Wakil Wali Kota Cirebon, Siti Farida Rosmawati, yang hadir di tengah tokoh lintas agama dan budayawan, mengirimkan pesan kuat: Cirebon adalah kota yang sudah “selesai” dengan urusan perbedaan.
Baca Juga:Guru SD Pelaku Rudapaksa di Cirebon Dipecat Tidak Hormat, BKPSDM: Tak Ada ToleransiMelampaui Seremonial, Gebyar Ramadan Karyamulya Jadi Role Model Kesalehan Sosial di Kota Cirebon
Inklusivitas: Lebih dari Sekadar Tontonan
Dalam orasinya yang lugas, Siti Farida menekankan bahwa Pemerintah Kota Cirebon menolak melihat Cap Go Meh hanya sebagai komoditas pariwisata atau rutinitas seni belaka.
”Kami memandang momentum ini sebagai manifestasi identitas kota yang inklusif. Ini adalah upaya kolektif memfasilitasi setiap entitas budaya untuk mengekspresikan diri secara setara tanpa sekat,” ujar Siti Farida di hadapan para undangan.
Menurutnya, Vihara Dewi Welas Asih bukan sekadar bangunan cagar budaya. Ia adalah simbol kedewasaan sosial masyarakat Cirebon yang telah teruji waktu.
Sejarah panjang kota ini membuktikan bahwa harmoni lahir dari komunikasi sosial yang terus-menerus dijaga di ruang publik.
Toleransi Sebagai Bahan Bakar Pembangunan
Ada poin kritis yang disampaikan Pemkot Cirebon: Stabilitas Pembangunan. Siti Farida menegaskan bahwa tanpa iklim kondusif, kebijakan ekonomi se-ideal apa pun akan sulit diimplementasikan.

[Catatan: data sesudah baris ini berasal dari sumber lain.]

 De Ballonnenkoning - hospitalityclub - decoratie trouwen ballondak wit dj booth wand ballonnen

”Modal sosial berupa toleransi adalah fondasi utama. Tanpa harmoni di tengah masyarakat, pembangunan akan sulit berjalan. Menjaga iklim kondusif ini adalah prioritas yang tidak bisa ditawar,” tambahnya.

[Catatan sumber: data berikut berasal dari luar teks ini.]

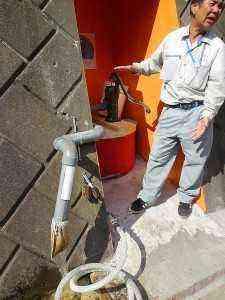 井戸は住民有志が自ら掃除して生活用水として使えるようになりました。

Visi Pembangunan Berbasis Budaya Cirebon:
Narasi Partisipatif: Mengajak warga terlibat aktif merawat kawasan cagar budaya.
Baca Juga:Strategi 'Geser Arus' Selamatkan Jembatan Lebakngok, Wali Kota Cirebon: Target Rampung April 2026Renja Kota Cirebon 2027: Antara Ambisi Pangan Rp23 Miliar dan Target Nol Kawasan Kumuh
Ruang Dialog Aktif: Menjadikan setiap sudut kota sebagai titik temu sinergi pemerintah dan warga.

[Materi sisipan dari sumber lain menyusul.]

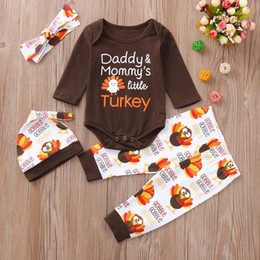 Buena calidad Infantil Ropa de Bebé Set 4 Unids Carta Pavo Mameluco pantalones Diadema Día de Acción de Gracias Trajes Set niños ropa roupas desde fabricantes
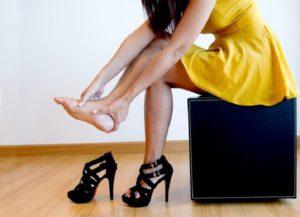 Неудобная обувь на высоком каблуке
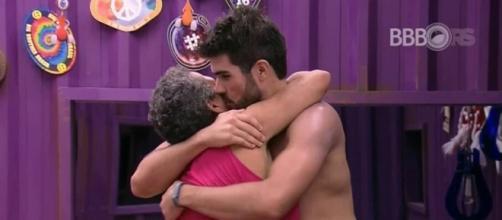 Juliana e Geralda (Reprodução/Globo)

Destinasi Aman & Nyaman: Memperkuat citra Cirebon sebagai rumah bagi seluruh etnis dan agama.
Urat Nadi Gotong Royong
Acara yang berlangsung khidmat dan tertib ini juga menjadi bukti nyata kerja sama lintas sektoral.
Siti Farida memberikan apresiasi tinggi kepada panitia dan seluruh pihak yang memastikan semangat gotong royong tetap menjadi “urat nadi” kehidupan masyarakat.